CSC362 2004S, Class 15: Predictive Parsing (1)
Admin:
* Talk Wednesday. Pizza afterwards (for those who replied early)!
* Applications for summer research way down. Bleh.
* Don't ask me about first and follow until after Wednesday's class.
Overview:
* Parsing basics
* Predictive parsing
* Problems of predictive parsing
* Producing parse trees
* Looking ahead: Useful tables and functions
For regular languages: Regular expressions describe languages; Lexers match (and tokenize)
Now: Grammars describe languages; Parsers match (and build parse trees)

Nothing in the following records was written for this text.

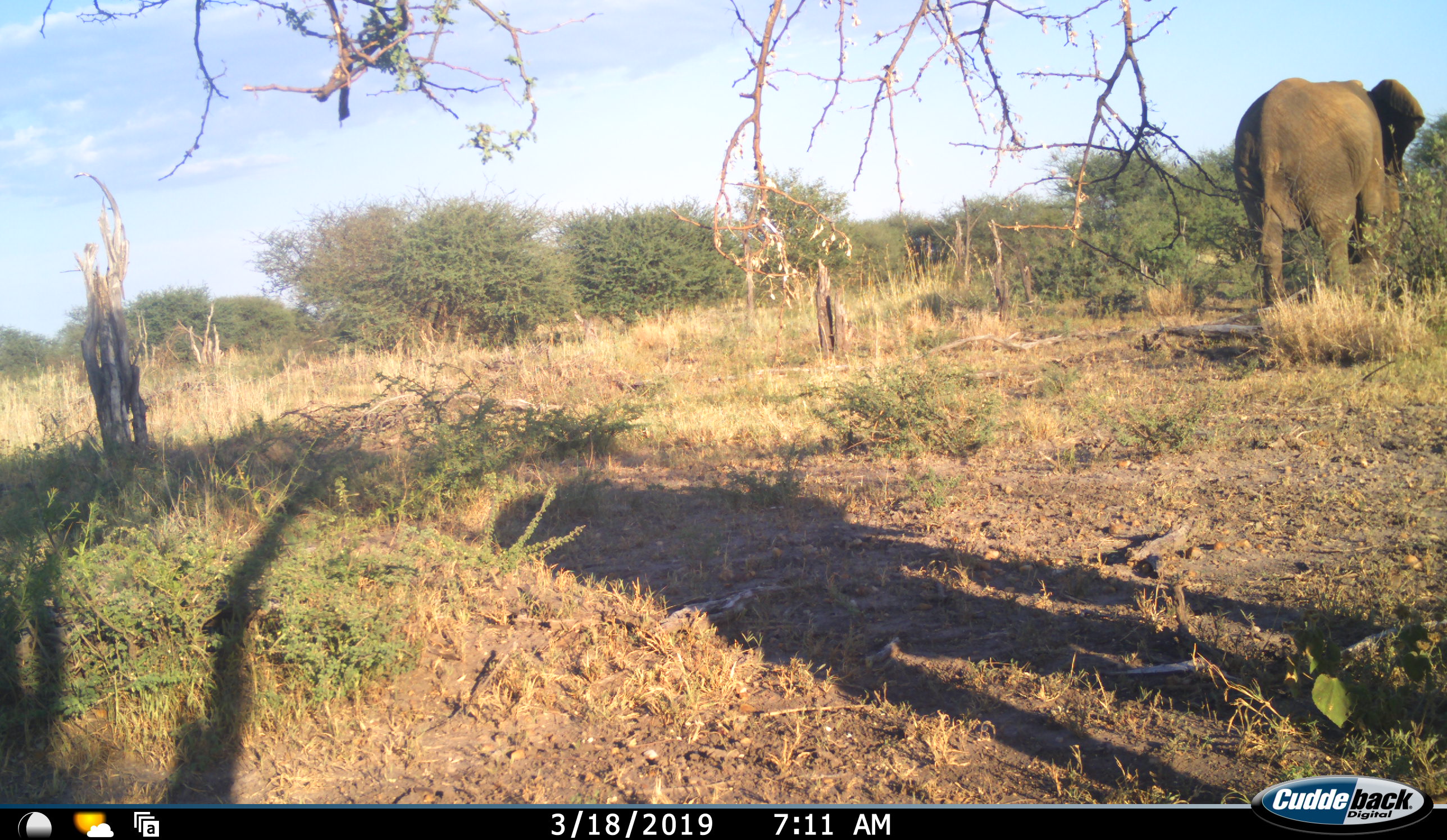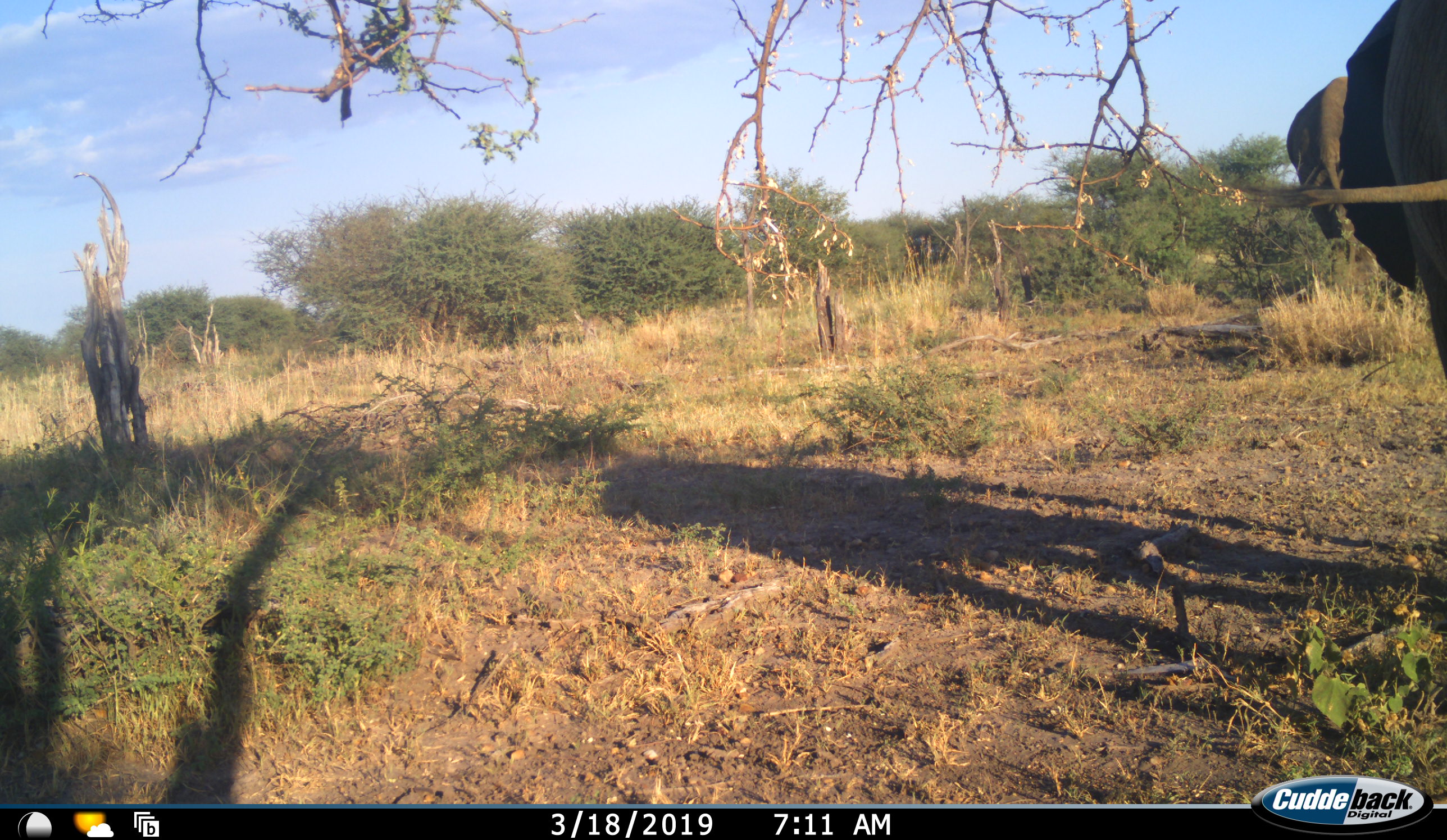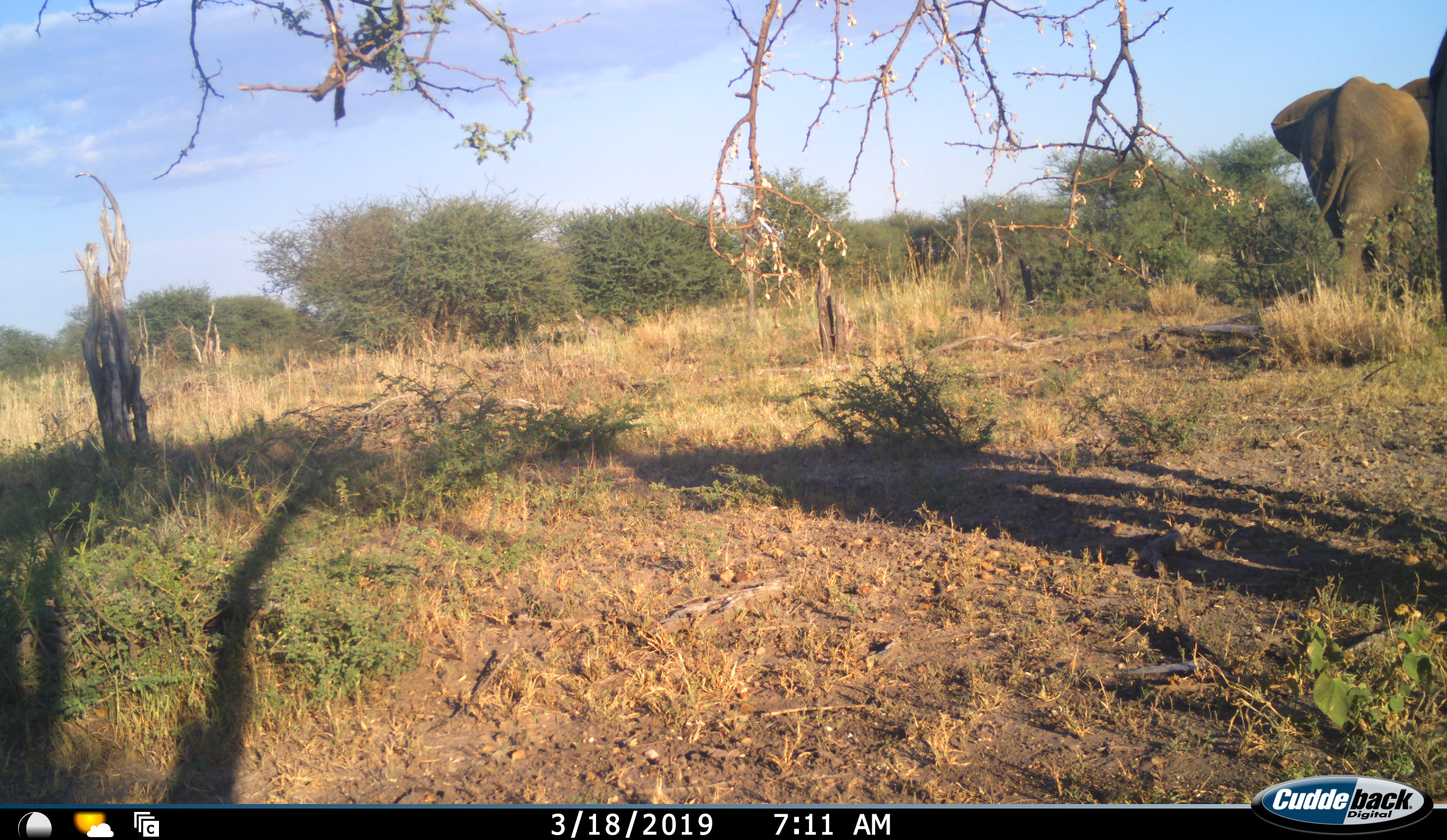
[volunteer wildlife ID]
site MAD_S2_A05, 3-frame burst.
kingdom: Animalia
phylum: Chordata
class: Mammalia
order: Proboscidea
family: Elephantidae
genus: Loxodonta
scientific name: Loxodonta africana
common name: african bush elephant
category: elephant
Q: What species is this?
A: Elephant (african bush elephant) (Loxodonta africana).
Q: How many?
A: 2.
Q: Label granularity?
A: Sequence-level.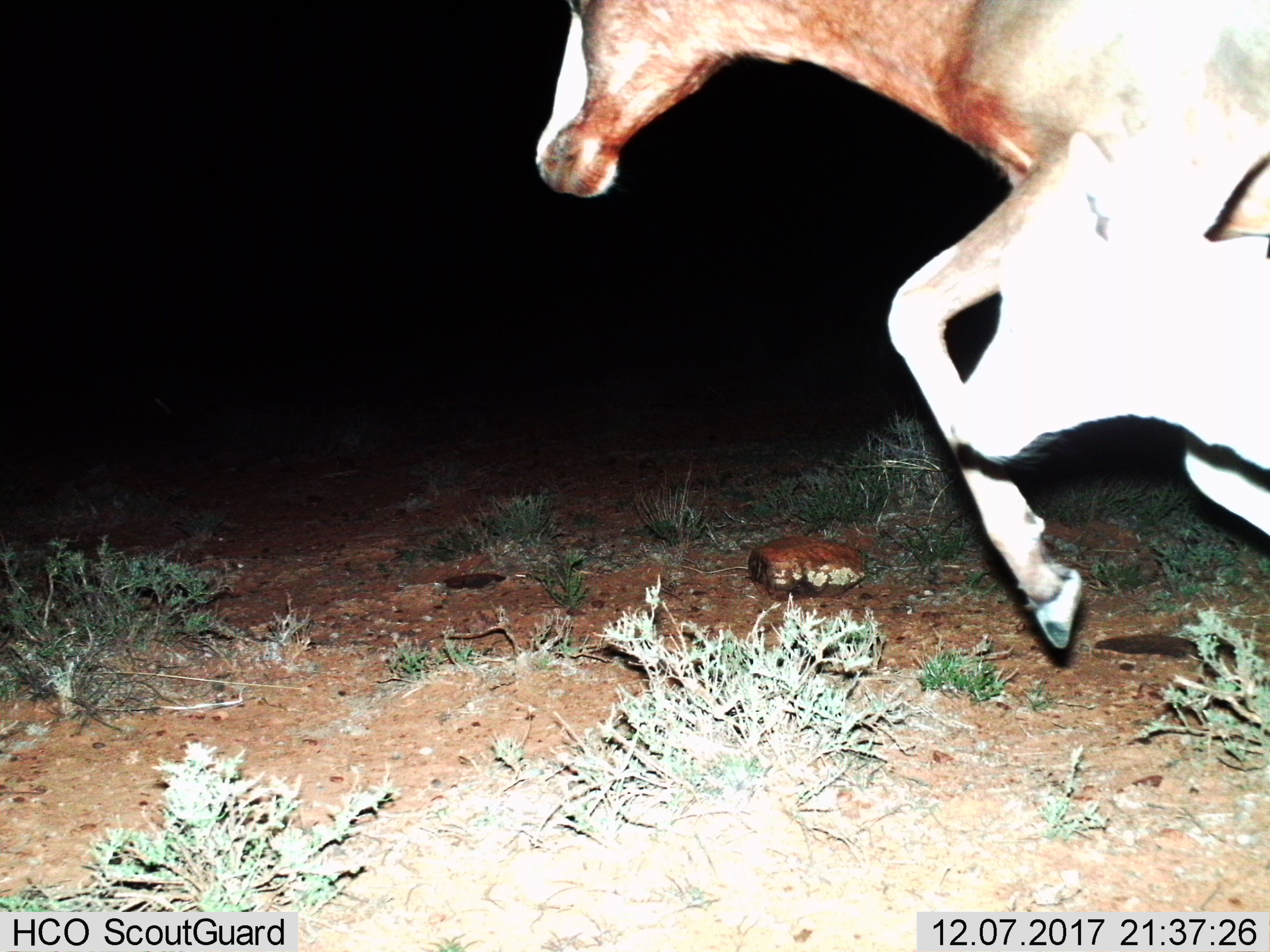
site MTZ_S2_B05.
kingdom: Animalia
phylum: Chordata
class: Mammalia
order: Artiodactyla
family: Bovidae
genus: Damaliscus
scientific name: Damaliscus pygargus phillipsi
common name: blesbok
Blesbok (Damaliscus pygargus phillipsi), count 2. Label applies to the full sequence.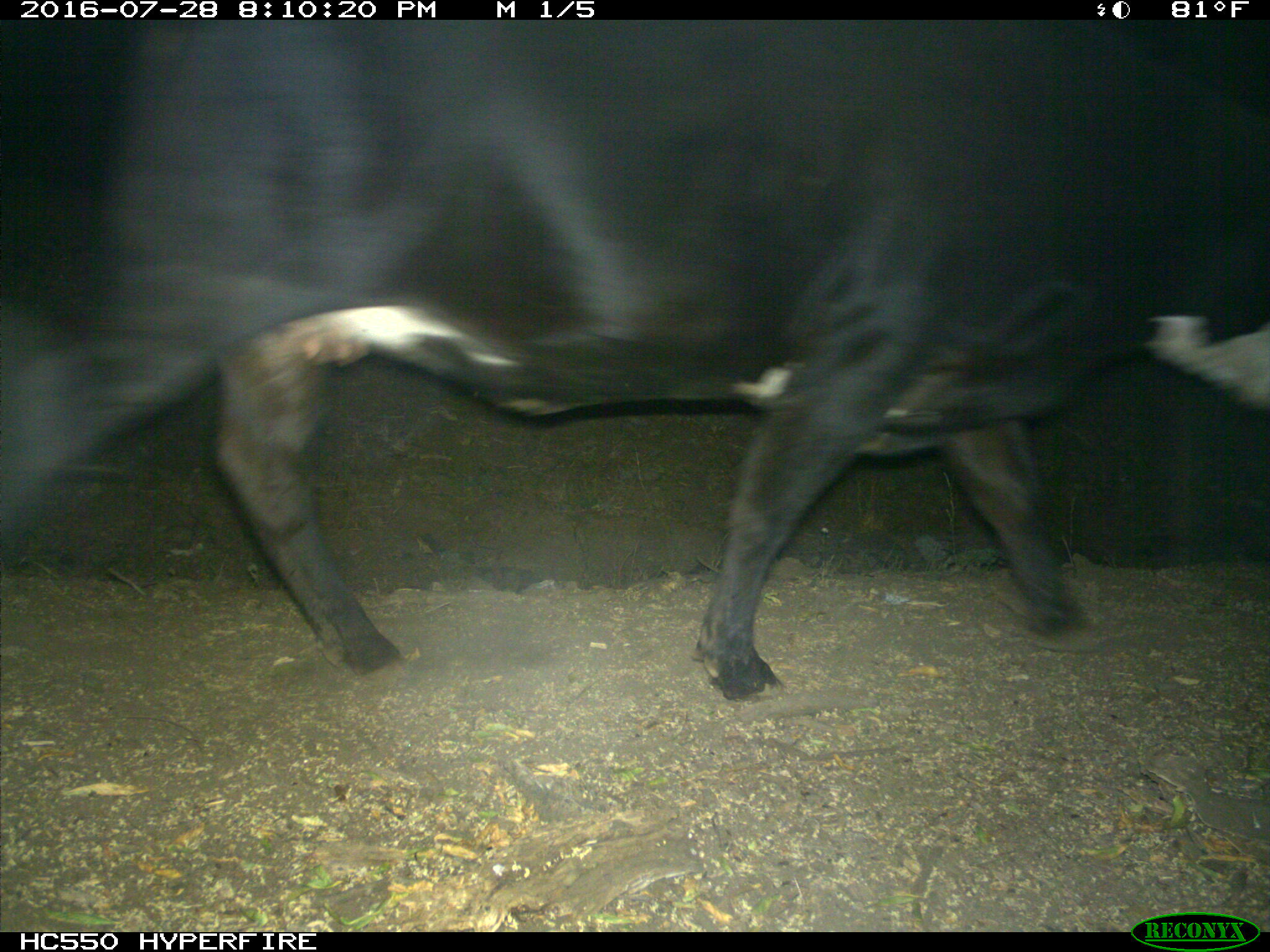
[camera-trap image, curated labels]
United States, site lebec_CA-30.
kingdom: Animalia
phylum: Chordata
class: Mammalia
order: Artiodactyla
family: Bovidae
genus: Bos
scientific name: Bos taurus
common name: domestic cow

There are many ways to go from grammars to parsers, each of which has its own advantages and disadvantages
The simplest is "predictive parsing"
* Can be automated
* Can be implemented by hand relatively easily
This is a top-down matching strategy
Given a current symbol you're matching and a next input token(s), determine
which right hand side applies
R1: s ::= A s A
R2: s ::= B s B
R3: s ::= C
If you're matching an s and see an A, attempt to apply R1
If you're matching an s and see an B, attempt to apply R2
If you're matching an s and see an C, attempt to apply R3
In the by-hand version of this, we write a procedure, parse_s, that
looks something like the following
/*
* Procedure:
* match
* Parameters:
* tok, a token
* ts, a token stream
* Purpose:
* Verify that the next token in the token strem is tok and
* consume that token.
* Produces:
* consumed: boolean
* Preconditions:
* (None)
*/
jjk
boolean parse_s(TokenStream ts)
{
switch (ts.peek()) {
case A: return match(ts,A) && parse_s(ts) && match(ts,A);
case B: return match(ts,B) && parse_s(ts) && match(ts,B);
case C: return match(ts,C);
default: return false;
} // switch
} // parse_s(TokenStream)
Note that the pictures we drew were very stack-like
The automated implementation uses an explicit stack
push the start symbol
while symbols remain in the input and symbols remain on the stack
if the top symbol in the stack is a token, match it against the next
input token (and return false if they don't match)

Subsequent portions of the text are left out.